MotoHeroz / Bike Baron – Two totally different developers, but they both fill the Trials HD -shaped hole in my heart.  (Being that the sequel to Trials HD is arriving on Xbox Live in a few months, I’ll probably put these down in order to play the real thing.  But it’s nice to see other people making these sorts of motorcycle/platform games.  Motoheroz: (iTunes)   Bike Baron: (iTunes)

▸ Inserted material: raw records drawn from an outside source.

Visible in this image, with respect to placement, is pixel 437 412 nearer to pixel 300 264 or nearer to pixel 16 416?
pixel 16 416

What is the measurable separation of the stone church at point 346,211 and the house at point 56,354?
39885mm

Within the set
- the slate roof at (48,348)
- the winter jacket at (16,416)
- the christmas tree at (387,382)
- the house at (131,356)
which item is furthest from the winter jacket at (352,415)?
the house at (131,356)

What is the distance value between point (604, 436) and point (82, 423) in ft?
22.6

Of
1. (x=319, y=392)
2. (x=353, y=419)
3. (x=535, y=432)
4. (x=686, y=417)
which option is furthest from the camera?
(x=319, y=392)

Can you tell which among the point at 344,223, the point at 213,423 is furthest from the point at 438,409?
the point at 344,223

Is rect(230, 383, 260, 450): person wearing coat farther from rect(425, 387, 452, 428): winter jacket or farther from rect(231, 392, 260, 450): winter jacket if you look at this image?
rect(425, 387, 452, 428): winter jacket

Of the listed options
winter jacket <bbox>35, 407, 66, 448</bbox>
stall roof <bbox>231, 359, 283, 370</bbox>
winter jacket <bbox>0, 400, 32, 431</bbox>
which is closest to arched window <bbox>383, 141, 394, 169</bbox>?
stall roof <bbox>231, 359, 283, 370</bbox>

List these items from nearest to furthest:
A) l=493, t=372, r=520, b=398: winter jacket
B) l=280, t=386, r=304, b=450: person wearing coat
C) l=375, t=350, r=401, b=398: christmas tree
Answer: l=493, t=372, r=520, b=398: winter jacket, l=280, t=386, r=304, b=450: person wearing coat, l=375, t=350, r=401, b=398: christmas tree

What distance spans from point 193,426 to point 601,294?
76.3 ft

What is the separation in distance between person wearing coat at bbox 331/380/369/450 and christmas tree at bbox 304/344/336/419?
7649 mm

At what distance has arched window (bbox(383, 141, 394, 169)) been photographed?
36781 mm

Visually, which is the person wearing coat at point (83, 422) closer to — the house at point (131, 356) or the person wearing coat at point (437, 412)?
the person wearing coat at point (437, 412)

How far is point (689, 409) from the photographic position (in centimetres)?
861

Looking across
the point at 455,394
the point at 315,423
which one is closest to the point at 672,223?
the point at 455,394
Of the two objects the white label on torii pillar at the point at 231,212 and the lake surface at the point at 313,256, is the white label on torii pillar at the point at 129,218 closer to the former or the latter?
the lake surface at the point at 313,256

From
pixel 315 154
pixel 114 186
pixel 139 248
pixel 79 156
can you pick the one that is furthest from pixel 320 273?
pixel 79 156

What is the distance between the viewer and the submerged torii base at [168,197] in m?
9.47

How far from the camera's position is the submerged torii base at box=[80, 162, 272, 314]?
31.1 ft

Hunters 2 – One for the upcoming plane ride, I think.  It seems to be some sort of turn-based strategy/RPG thing, which has its proper time and place in my life.  Looks pretty enough, though. (iTunes)

Swordigo – Super Mario meets Zelda, with ugly graphics but compelling gameplay.  I’ve had quite a bit of fun with this, although, yeah, it really could use a graphical upgrade.  (iTunes)

Fibble HD – So Crytek decided to make a casual iOS game that’s a weird hybrid between platforming, coin collecting and physics manipulation?  That also looks incredible?  OK!  (iTunes)

Madcoaster – Another endless runner, sort of, except with a roller coaster.  Takes some inspiration from Jetpack Joyride and Tiny Wings, too, in terms of its meta-game objectives (which help you upgrade your coaster, although to what practical effect is as yet a mystery to me).  (iTunes)

Rinth Island – I bought this mostly because it reminded me a little bit of the upcoming XBL platformer, Fez, which I am absolutely foaming at the mouth for.  This game isn’t quite at Fez’s level, but it’s still interesting and different from most other platformers I’ve played.  There are two different control schemes on offer, and both of them are kind of wonky, so your mileage may vary.  (iTunes)

Light the Flower – Chillingo’s latest reminds me a little bit of Helsing’s Fire, in that you’re manipulating beams of light in order to accomplish your goal.  In this case, you’re not vanquishing ghouls, but instead giving flowers much-needed light in order to grow.  Awww. (iTunes)

Chaos Rings 2 – I was kinda hoping that I’d have enough sense to not spend $20 on a turn-based JRPG that I didn’t even know if I’d like.  And yet, here we are.   These are the times we live in.  One for the plane, most likely. (iTunes)

In terms of other, non-gaming iPad apps, I’ve been enjoying the GarageBand app – which can do quite a lot more than I ever expected.  Zite is a really interesting newsreader that adapts its content to fit your preferences – it’s like a Tivo for your Google Reader.